Log transform a moderate positvely skewed independent variable in lme

Jolien · September 9, 2021, 1:29pm

Hi there all!

I am running into trouble. I did an association model, but now that i look to one of the independent variables (meandailylegactivitystepsperday) more closely, i can definitely see a (moderate?) positive skew.. I am trying to transform that using log() in the model, the same way i did do this for a positively skewed dependent variable (ketosis).

I've read online that independent variables do not need to have a normal distribution for a linear model. However, another study excecuted by my teacher using partly the same dataset and using this same meandailylegactivitystepsperday did also notice the positively skewed data and did logtransform this in the models.

So i feel that i'll have to do this too but i can't seem to work it out (double () or just single () gave different errors)

Could someone help me out? Thanks in advance!

startz · September 9, 2021, 1:35pm

You are correct that there is no statistical reason to transform the independent variable. Of course, either linear or log might be a better functional form. For that matter, if you have enough data you can try including both.

Jolien · September 9, 2021, 1:38pm

Hi there startz! Thanks for taking the time for your quick reply!!

By including both: you mean two models, one with log('steps....') and one with just 'steps' i assume? So then run the same models twice?

And then: can you notice something wrong with my log() transformation? I honestly don't see it..

Thanks in advance!

startz · September 9, 2021, 1:41pm

You can run two separate regressions, but decide in advance how you will decide which one is better. (If you do this, be sure that the two regressions run on identical observations.) But I was actually suggested including both the lines and log term as independent variables in one regression and seeing if it's obvious which one "works."

As a guess, does steps sometimes equal zero? That would be a problem for taking logs of course.

Jolien · September 9, 2021, 1:59pm

Whoaaa you're amazing! Yes 'steps' contains 5 zeros! That it should't have obviously but allright! Thanks so much i am gonna try to delete the 0 rows and then see what happens!

Exciteeeed this might work!

These are a lot of exclamation marks but you'll hopefully notice my gratitude.

As for the other part, i don't know how to put two the same independent variables in the model and then see which one works. However, i was thinking of making two models for log(ketosis) and steps. One being log(ketosis) ~ steps (-3, -2 and -1), and the other being log(ketosis) ~ log(steps) (-3 -2 and -1). And then using AIC to check which one is better?

Does that make as much sense as i think it does or is this the misinterpretation of someone who is educated for figuring out what is wrong with animals instead of data?

Then: if i can use the AIC scores, can i just do one comparison (one with log(steps) and one with normal steps) and say: hey, AIC score for (for example) normal steps is lower than the model with log(steps), so based on this i can say, for all the models (i have different ones with different random factors and different outcome variables) i can use normal steps? (if it wasn't obvious by now, english is not my native language and i am struggling to explain myself properly).

Thanks!

startz · September 9, 2021, 2:14pm

Using the AIC is perfectly reasonable. But remember that if you eliminate observations with steps==0 from the log equation you have to eliminate them from the linear version as well before making the comparison.

(Your English is pretty darn good!)

Jolien · September 9, 2021, 2:26pm

Thanks again startz! You are making my day!

I eliminated the 0 values in the original csv dataset in excel just now! The safest way for me hehe. And i re-uploaded the dataset and am running all the 'steps' models again. So both the log and linear function don't have any zeros anymore.

I guess the biggest question left for me is, do i need to separately run all the models containing 'steps' again with log(steps), or can just one (two?) comparison model suffice? Or maybe two as i am making association models for either behaviour - calcium (with or without random factors farm, parity and farm&parity) and behaviour - ketosis (same random factors configuration) .

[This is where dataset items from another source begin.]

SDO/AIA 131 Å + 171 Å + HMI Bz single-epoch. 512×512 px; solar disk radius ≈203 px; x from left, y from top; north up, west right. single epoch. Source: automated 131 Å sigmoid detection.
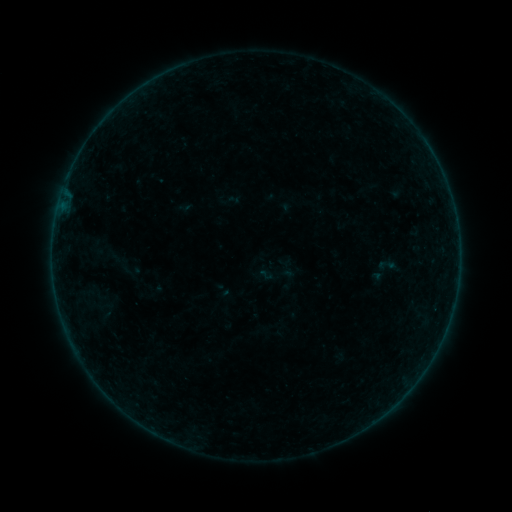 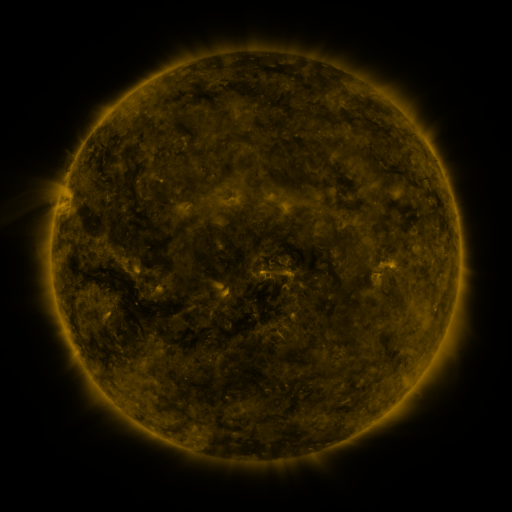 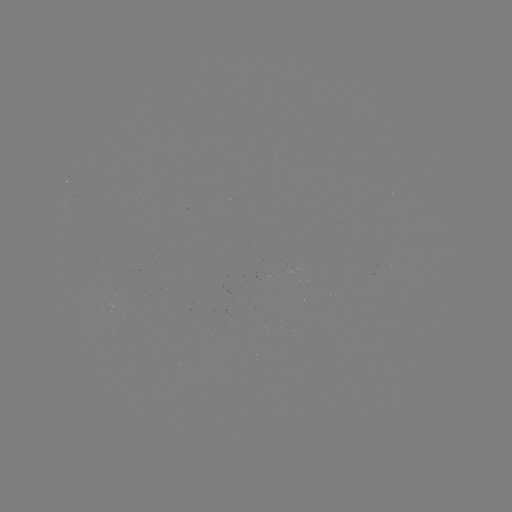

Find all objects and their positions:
sigmoid: (387, 265)
sigmoid: (277, 273)
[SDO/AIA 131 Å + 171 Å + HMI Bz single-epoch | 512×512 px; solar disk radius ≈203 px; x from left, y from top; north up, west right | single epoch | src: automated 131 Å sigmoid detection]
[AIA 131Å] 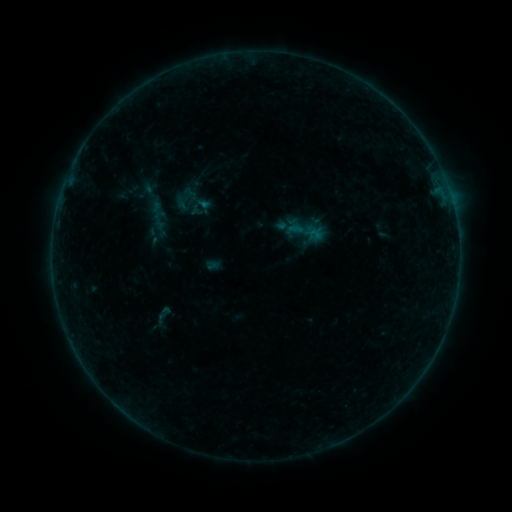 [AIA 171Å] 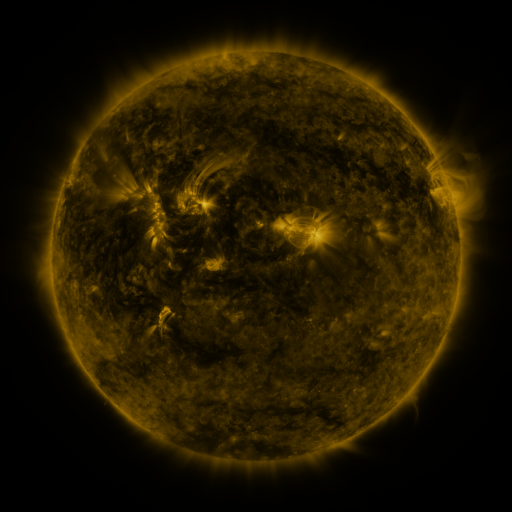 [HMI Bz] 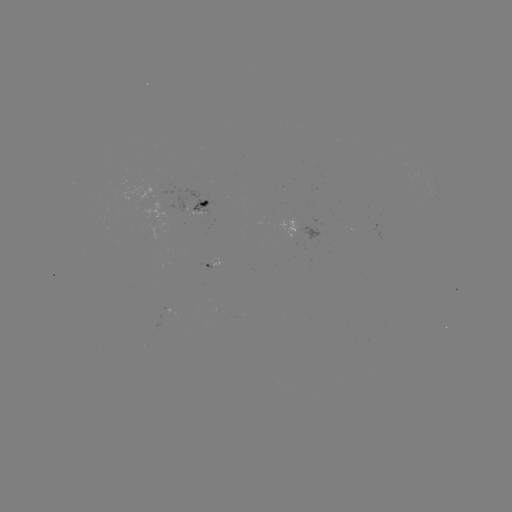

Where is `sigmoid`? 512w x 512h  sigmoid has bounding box [171, 184, 200, 213].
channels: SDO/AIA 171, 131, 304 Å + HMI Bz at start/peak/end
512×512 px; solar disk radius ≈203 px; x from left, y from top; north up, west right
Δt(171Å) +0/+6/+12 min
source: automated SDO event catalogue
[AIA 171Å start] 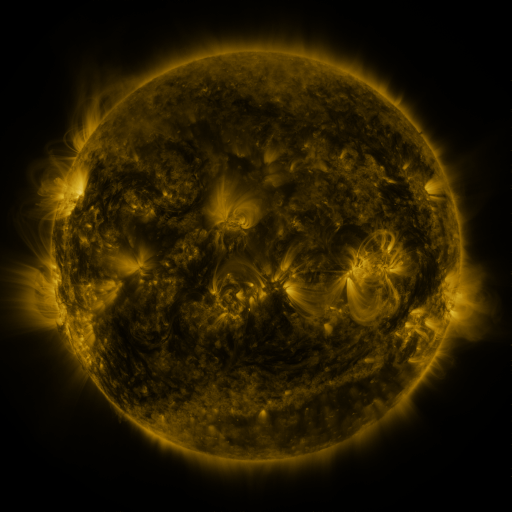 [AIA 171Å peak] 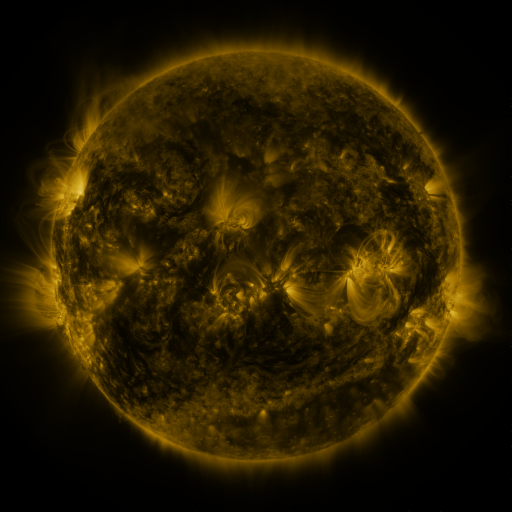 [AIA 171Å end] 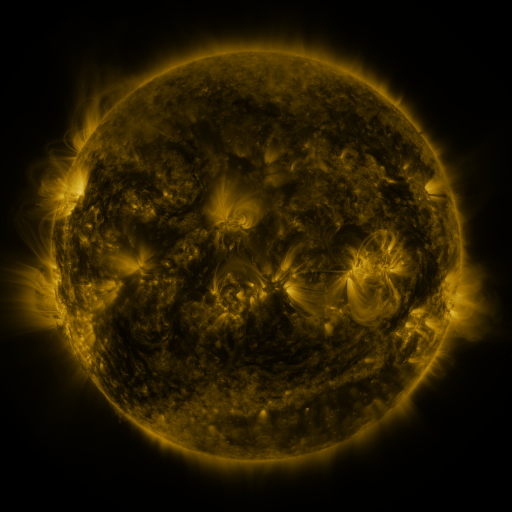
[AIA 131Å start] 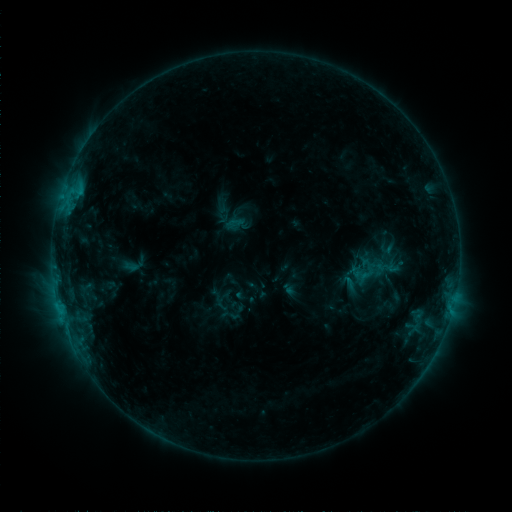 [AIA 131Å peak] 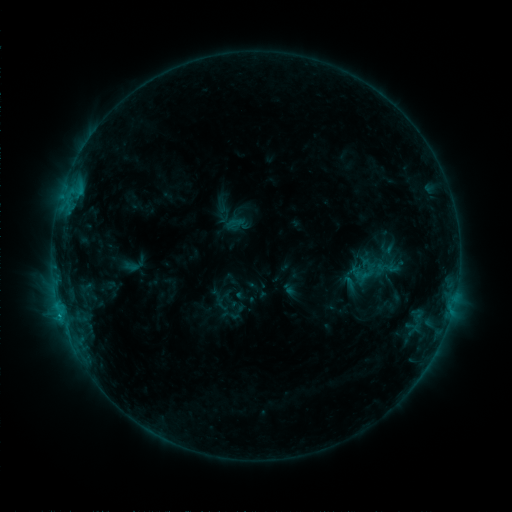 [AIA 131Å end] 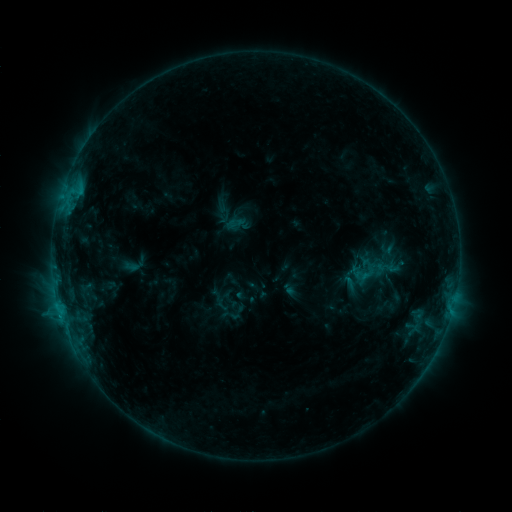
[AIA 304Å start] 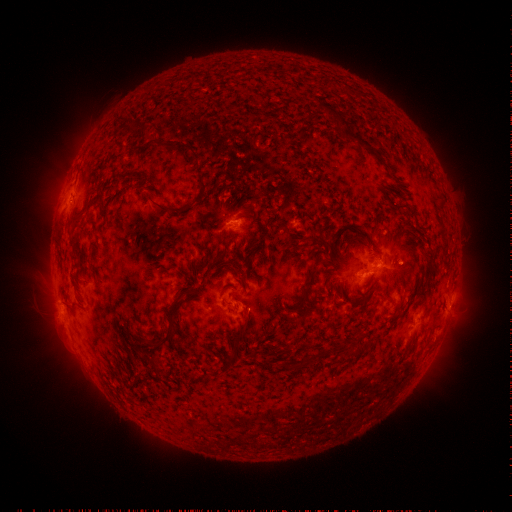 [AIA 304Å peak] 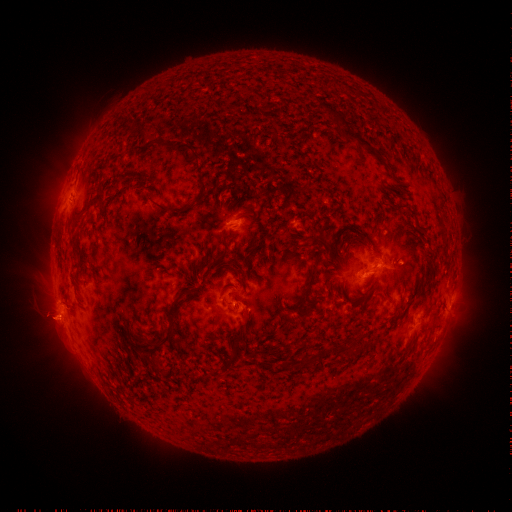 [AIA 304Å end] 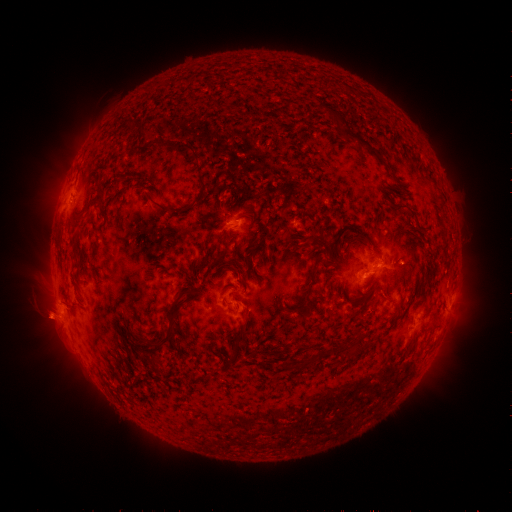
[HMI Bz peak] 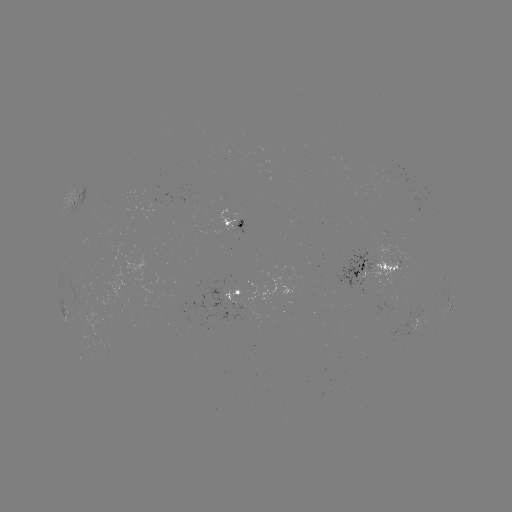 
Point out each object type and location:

I've attached the screenshots below to better explain (visualization is key, isn't it?) the issue. I can imagine there being a far more efficient way to run the different models as this was just repeated work every time (and then the same but for calcium instead of ketosis, and then the same but for eating, ruminating, lying and walking instead of walking... go figure the time haha). But i am already very fond that all of these are actually running without errors and that i understand them.

I hope this question is clear!

Thanks again!

P.S.: logtransformation does work now that i have eliminated the zeroes!

startz · September 9, 2021, 2:50pm

There isn't a clear statistical answer. Since you know about animals, you might use your judgement as to whether the effects of the independent variables are likely to be similar for different outcomes!

Jolien · September 9, 2021, 3:44pm

That will do! Thanks a lot startz, you've been of great help.

I am going to think long and hard and then i think i will judge that as there are no statistical reasons to transform the independent variable, i will keep it this way ;).

Really, thanks again for all the tips!

Have a nice day!

system · September 16, 2021, 3:44pm

This topic was automatically closed 7 days after the last reply. New replies are no longer allowed.

If you have a query related to it or one of the replies, start a new topic and refer back with a link.